#### DIRECTIONS FOR THIS TASK
Output exactly the lines from the one with "kingdom: Animalia" to the close of the records below, first and last included.

#### DATA RECORDS
....

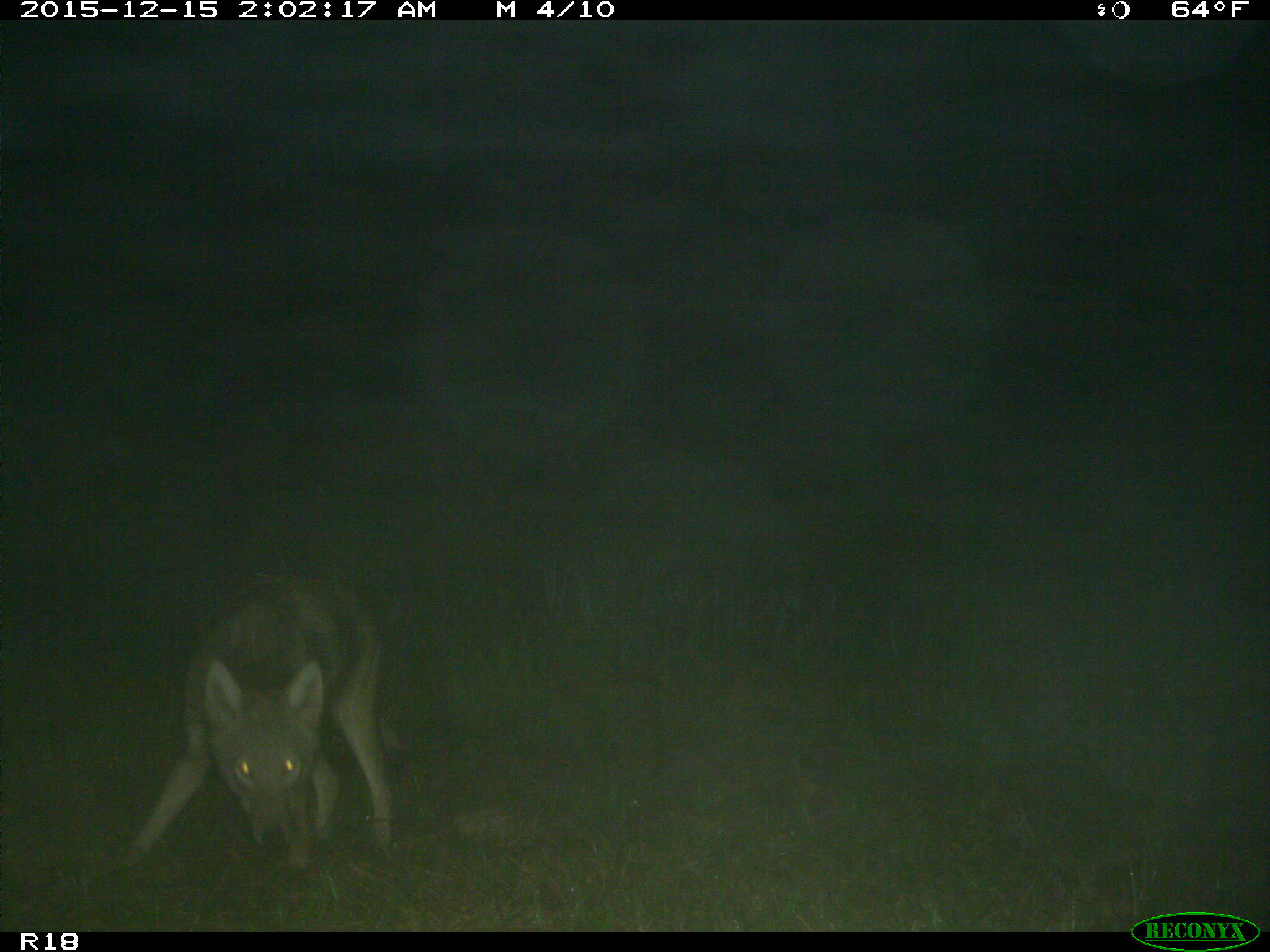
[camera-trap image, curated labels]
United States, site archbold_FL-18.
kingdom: Animalia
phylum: Chordata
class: Mammalia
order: Carnivora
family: Canidae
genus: Canis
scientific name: Canis latrans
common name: coyote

....

#### RESULT
kingdom: Animalia
phylum: Chordata
class: Mammalia
order: Carnivora
family: Canidae
genus: Canis
scientific name: Canis latrans
common name: coyote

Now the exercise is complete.